PIEN: Who knows what’s going on in mesic sites. I’m assuming there is some sort of other influence like competition or small sample size.
ggplot(data = MRS_LMM) +
geom_point(mapping = aes(x = TWI, y = log(ABAI))) +
geom_smooth(mapping = aes(x = TWI, y = log(ABAI)), se = F, method = "lm") +
facet_wrap(~Moisture_Class) +
labs(x = "Topographic Wetness Index", y = "Annualized Basal Area Increment (log)", title = "Growth ~ TWI | Moisture Class") +
theme_bw()
The variation of moisture (TWI) within moisture class is of interest. Wetter micro sites within xeric plots favor growth.
ggplot(MRS_LMM, aes(Comp)) +
geom_density(aes(fill=factor(Moisture_Class)), alpha=0.8) +
facet_wrap(~Species) +
theme_bw() +
labs(x = "Competition", y = "Density", fill = "Moisture Class")
Competition by moisture class. Not very helpful.
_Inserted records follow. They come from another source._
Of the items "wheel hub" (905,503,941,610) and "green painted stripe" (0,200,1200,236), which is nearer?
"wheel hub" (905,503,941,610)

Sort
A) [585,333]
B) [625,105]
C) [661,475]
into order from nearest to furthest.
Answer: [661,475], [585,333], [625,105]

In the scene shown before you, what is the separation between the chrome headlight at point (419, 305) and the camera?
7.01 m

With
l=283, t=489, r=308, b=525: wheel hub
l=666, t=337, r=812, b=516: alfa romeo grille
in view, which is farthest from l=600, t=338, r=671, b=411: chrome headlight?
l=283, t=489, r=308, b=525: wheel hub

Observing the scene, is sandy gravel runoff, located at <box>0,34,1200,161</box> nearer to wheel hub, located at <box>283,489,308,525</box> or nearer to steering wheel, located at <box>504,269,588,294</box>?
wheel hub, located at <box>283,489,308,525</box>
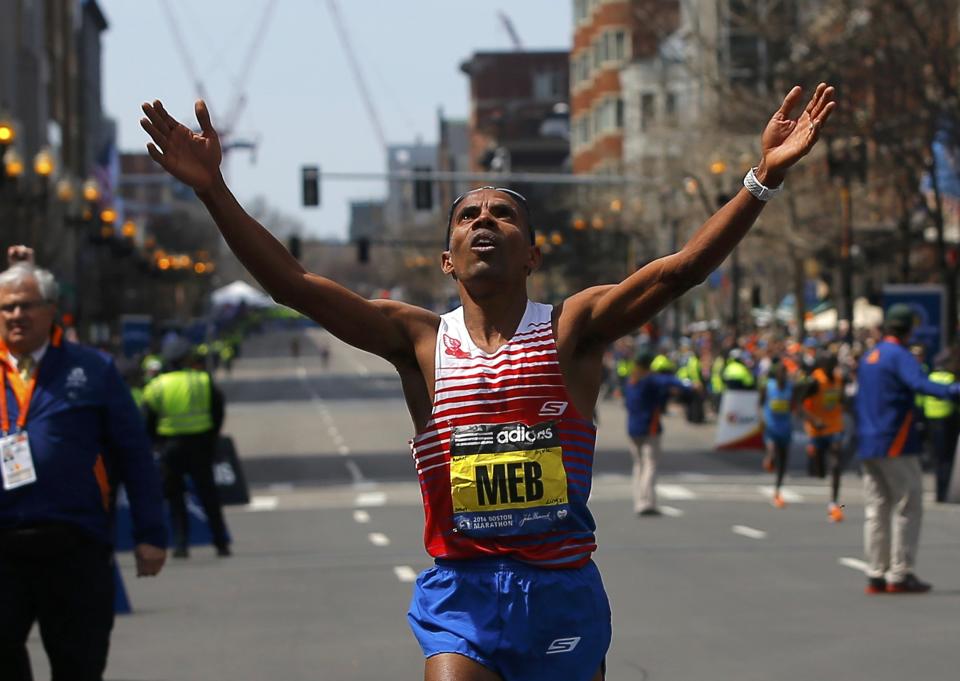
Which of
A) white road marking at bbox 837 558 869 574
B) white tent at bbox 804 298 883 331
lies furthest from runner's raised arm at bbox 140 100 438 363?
white tent at bbox 804 298 883 331

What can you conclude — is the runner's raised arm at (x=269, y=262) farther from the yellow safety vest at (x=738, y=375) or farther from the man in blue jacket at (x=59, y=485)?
the yellow safety vest at (x=738, y=375)

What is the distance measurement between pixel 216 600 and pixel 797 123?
976cm

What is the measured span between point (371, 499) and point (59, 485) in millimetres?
18635

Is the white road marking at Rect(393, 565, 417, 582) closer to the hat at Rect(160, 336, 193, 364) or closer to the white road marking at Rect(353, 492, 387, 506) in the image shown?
the hat at Rect(160, 336, 193, 364)

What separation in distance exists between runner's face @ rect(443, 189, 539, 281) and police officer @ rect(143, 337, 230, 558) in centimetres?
1229

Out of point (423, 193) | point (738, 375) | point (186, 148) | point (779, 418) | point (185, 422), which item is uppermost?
point (423, 193)

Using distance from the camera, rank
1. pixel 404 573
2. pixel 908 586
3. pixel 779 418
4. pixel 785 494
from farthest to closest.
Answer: pixel 785 494, pixel 779 418, pixel 404 573, pixel 908 586

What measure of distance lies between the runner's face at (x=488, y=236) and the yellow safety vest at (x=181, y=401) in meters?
12.3

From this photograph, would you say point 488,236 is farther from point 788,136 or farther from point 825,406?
point 825,406

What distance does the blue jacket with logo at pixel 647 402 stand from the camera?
21.2 meters

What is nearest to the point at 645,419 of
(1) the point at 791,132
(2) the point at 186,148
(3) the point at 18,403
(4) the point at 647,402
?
(4) the point at 647,402

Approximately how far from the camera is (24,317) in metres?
7.44

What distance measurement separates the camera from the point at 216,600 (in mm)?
14625

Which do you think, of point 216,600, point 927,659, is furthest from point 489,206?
point 216,600
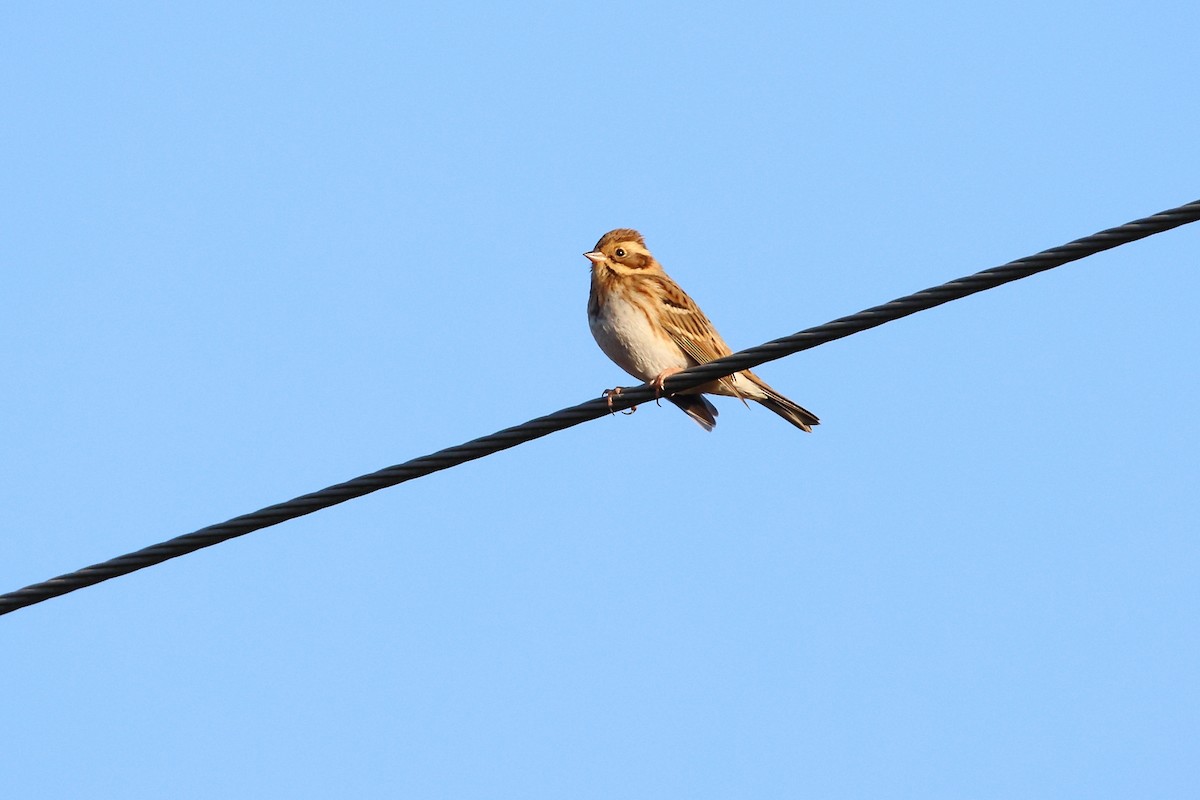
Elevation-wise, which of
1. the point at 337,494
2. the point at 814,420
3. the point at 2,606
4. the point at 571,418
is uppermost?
the point at 814,420

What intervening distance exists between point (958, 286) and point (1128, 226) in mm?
633

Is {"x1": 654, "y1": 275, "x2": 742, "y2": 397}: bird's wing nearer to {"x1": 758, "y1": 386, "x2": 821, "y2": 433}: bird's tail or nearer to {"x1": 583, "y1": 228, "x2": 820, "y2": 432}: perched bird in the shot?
{"x1": 583, "y1": 228, "x2": 820, "y2": 432}: perched bird

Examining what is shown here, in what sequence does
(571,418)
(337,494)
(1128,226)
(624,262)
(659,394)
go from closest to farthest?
1. (1128,226)
2. (337,494)
3. (571,418)
4. (659,394)
5. (624,262)

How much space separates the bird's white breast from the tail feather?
22cm

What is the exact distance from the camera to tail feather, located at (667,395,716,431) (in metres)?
10.1

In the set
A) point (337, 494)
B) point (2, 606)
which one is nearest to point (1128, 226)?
point (337, 494)

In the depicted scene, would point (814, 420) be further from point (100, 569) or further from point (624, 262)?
point (100, 569)

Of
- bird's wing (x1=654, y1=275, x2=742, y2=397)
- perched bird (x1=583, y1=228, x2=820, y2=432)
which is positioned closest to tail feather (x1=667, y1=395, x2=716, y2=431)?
perched bird (x1=583, y1=228, x2=820, y2=432)

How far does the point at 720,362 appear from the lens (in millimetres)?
6746

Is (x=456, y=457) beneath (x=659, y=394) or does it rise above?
beneath

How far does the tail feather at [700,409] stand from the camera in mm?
10094

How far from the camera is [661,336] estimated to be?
10.0 metres

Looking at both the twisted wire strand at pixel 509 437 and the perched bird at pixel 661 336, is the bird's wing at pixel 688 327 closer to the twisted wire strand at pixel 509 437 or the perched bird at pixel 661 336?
the perched bird at pixel 661 336

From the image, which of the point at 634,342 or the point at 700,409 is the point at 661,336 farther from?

band_mmt <- read.csv("D:/Dissertation/Analysis/Chapter_1/MRS/MRS/data/dendroband/band_MMT.csv")
DT::datatable(band_mmt)
Download: https://github.com/RandomForestz/MRS_Subalpine/blob/main/band_MMT.csv
ggplot(data = band_mmt) +
geom_boxplot(mapping = aes(x = as.factor(Species), y = MMT, fill = Species)) +
facet_wrap(~Moisture) +
ylim(c(0, 10)) +
theme_bw()
Distribution of species across moisture classes.
ggplot(data = band_mmt) +
geom_boxplot(mapping = aes(x = as.factor(Species), y = MMT, fill = Species)) +
facet_wrap(~Year) +
ylim(c(0, 10)) +
theme_bw()
Bands are starting to fit and gather data over time.
ggplot(data = band_mmt) +
geom_point(mapping = aes(x = Comp, y = MMT, col = Species), alpha = .2) +
geom_smooth(mapping = aes(x = Comp, y = MMT, col = Species), se = F, method = "lm") +
facet_grid(~Year) +
ylim(c(0, 5)) +
theme_bw()
## `geom_smooth()` using formula = 'y ~ x'
ggplot(data = band_mmt) +
geom_point(mapping = aes(x = TWI, y = ABAI, col = Species), alpha = .2) +
geom_smooth(mapping = aes(x = TWI, y = ABAI, col = Species), se = F, method = "lm") +
facet_grid(~Year) +
ylim(c(0, 0.05)) +
theme_bw()
## `geom_smooth()` using formula = 'y ~ x'
About the same as we’re seeing with the MRS plots. ABLA really has done well with fitting bands and showing growth.